+++ DOCUMENT EXTRACT +++

A favorite story among the central Eskimos, for instance, is that of their race-mother Sedna, who was the daughter of a chief, and was wooed by a fulmar (a kind of northern petrel) who promised her, if she would marry him, a delightful life in his distant home. So she went away with him. But she had been ruefully deceived, and was cruelly mistreated. A year later her father went to pay her a visit; and discovering her misery he killed her husband and took his repentant daughter home. The other fulmars in the village followed them, mourning and crying for their murdered fellow, and fulmars continue to utter doleful cries to this day.

Another Eskimo tale relates that a loon told a poor blind boy that he could cure him of his affliction. So the boy crept after the bird to a lake, where the loon took him and dived with him into the water. Three times they repeated their submergence, the last time staying a long time under the water, but when the boy came to the surface after the third diving he had good eyesight. This seems one of the rare examples of a tale told simply for its own sake, and free of any esoteric significance.

+++

REQUIREMENTS - Write the next part of the passage on Eskimo bird tales, picking up after its final sentence. The listing has no connection to the passage on Eskimo bird tales.

+++ INFORMATION SHOWN +++

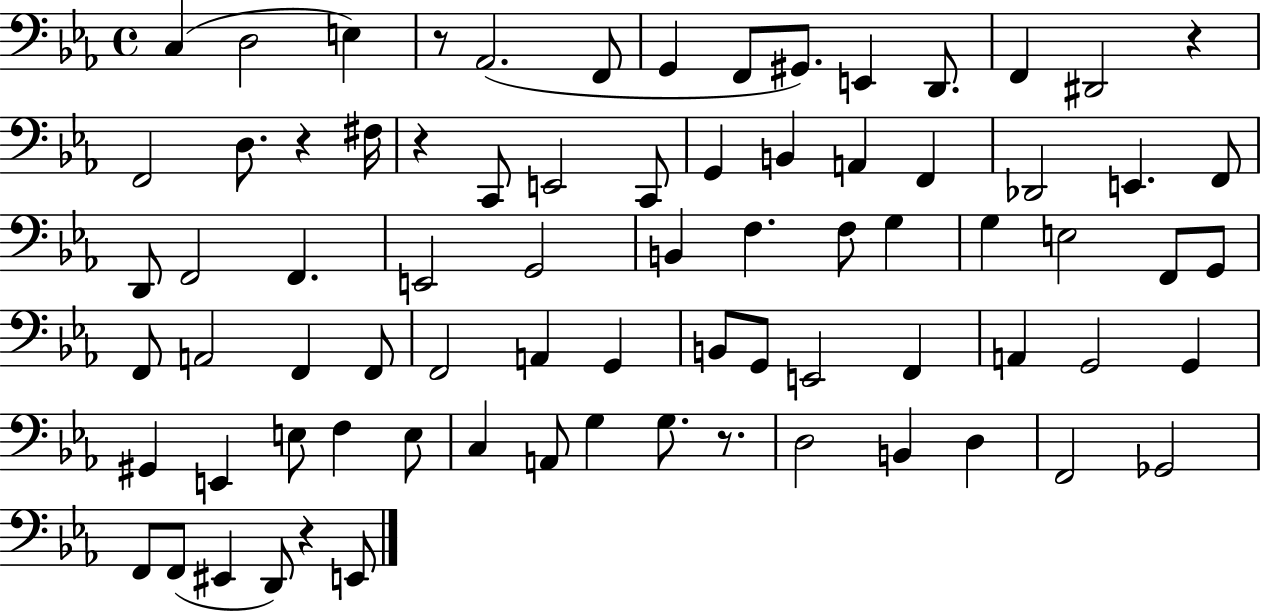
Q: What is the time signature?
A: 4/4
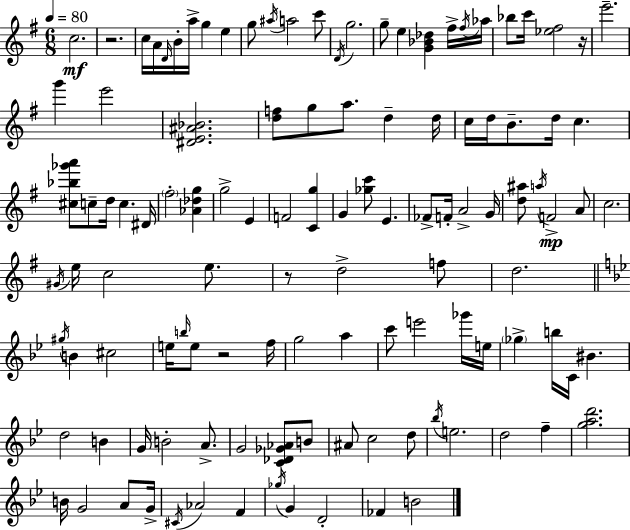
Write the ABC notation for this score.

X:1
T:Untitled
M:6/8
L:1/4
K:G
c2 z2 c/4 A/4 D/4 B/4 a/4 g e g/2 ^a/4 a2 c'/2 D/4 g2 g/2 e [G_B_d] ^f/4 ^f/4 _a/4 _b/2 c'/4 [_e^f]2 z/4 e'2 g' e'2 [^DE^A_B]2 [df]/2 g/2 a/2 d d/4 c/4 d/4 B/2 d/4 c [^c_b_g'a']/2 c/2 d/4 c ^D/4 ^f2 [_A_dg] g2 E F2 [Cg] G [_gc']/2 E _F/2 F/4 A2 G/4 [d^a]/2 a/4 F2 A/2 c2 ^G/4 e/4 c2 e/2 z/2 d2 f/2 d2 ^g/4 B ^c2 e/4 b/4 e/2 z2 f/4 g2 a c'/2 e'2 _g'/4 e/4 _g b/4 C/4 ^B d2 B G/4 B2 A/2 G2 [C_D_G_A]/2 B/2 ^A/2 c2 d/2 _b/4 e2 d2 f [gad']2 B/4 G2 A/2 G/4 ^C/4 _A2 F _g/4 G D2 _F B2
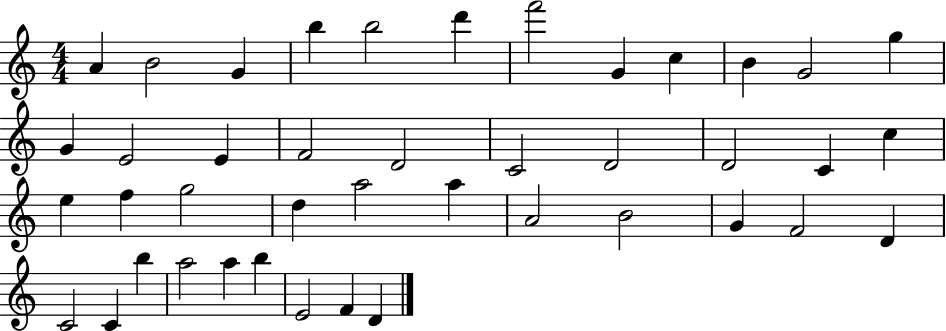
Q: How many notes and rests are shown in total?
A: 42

+++
+++ INFORMATION SHOWN +++

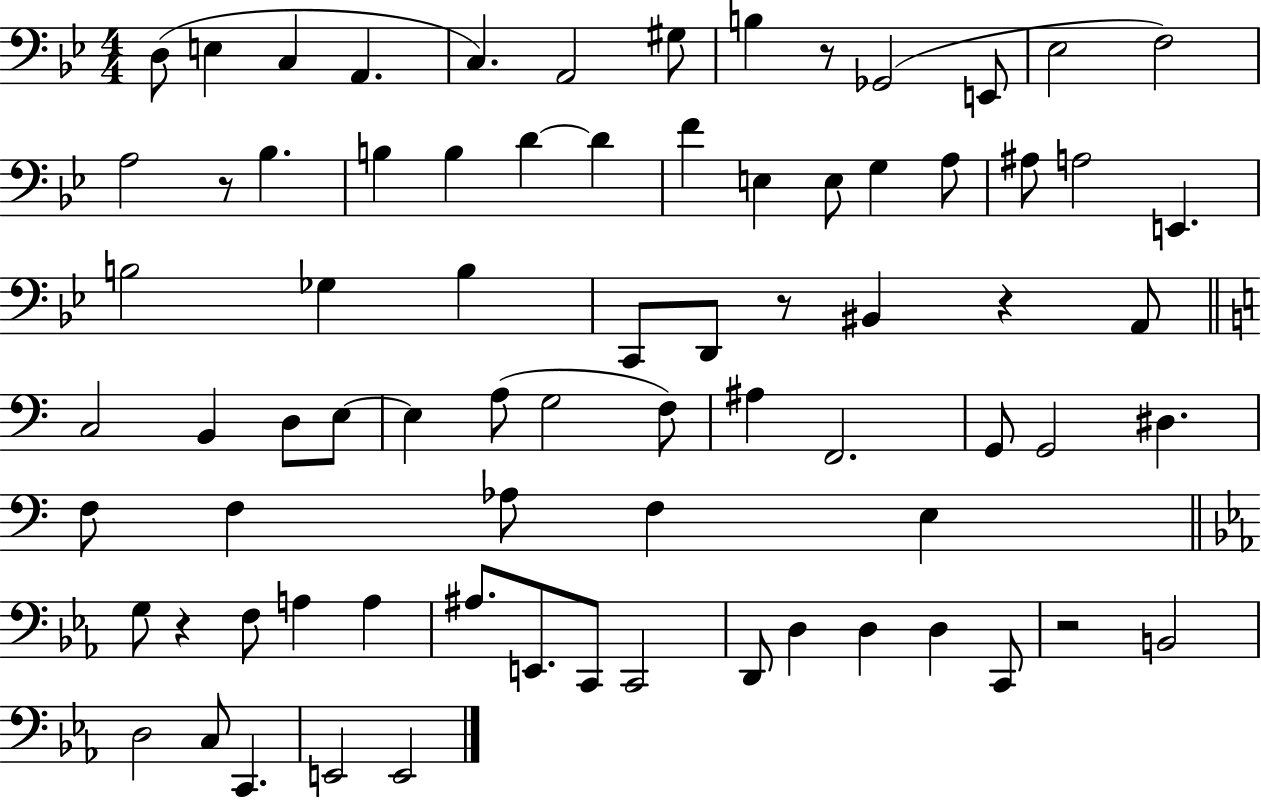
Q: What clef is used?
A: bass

+++

RIGHT ANSWER -
A very pretty legend, current among the Eskimos of western Alaska, has been preserved for us by Edward W. Nelson,[101] who spent several years, late in the 19th century, in studying the ornithology and ethnology of the Bering Sea region. It relates to the redpolls, the most abundant and entertaining land-birds of Alaska, where it would be a surprisingly hard heart that was not touched by their companionship as winter closes down on a dreary landscape of snow-drifts. Let me quote Mr. Nelson’s words:

At this season the stars seem each to hang from the firmament by an invisible cord, and twinkle clear and bright overhead. The sharp, querulous yelp of the white fox alone breaks the intense stillness. A white, frosty fog hangs in the air—the chilled breath of nature—which falls silently to the ground in the lovely crystal handiwork of northern genii. In the north a pale auroral arch moves its mysterious banners, and the rounding bosom of the earth, chill under its white mantle, looks dreary and sad. After such a night the sun seems to creep reluctantly above the horizon, as though loath to face the bitter cold. The smoke rises slowly and heavily in the fixed atmosphere, and warm rooms are doubly appreciated.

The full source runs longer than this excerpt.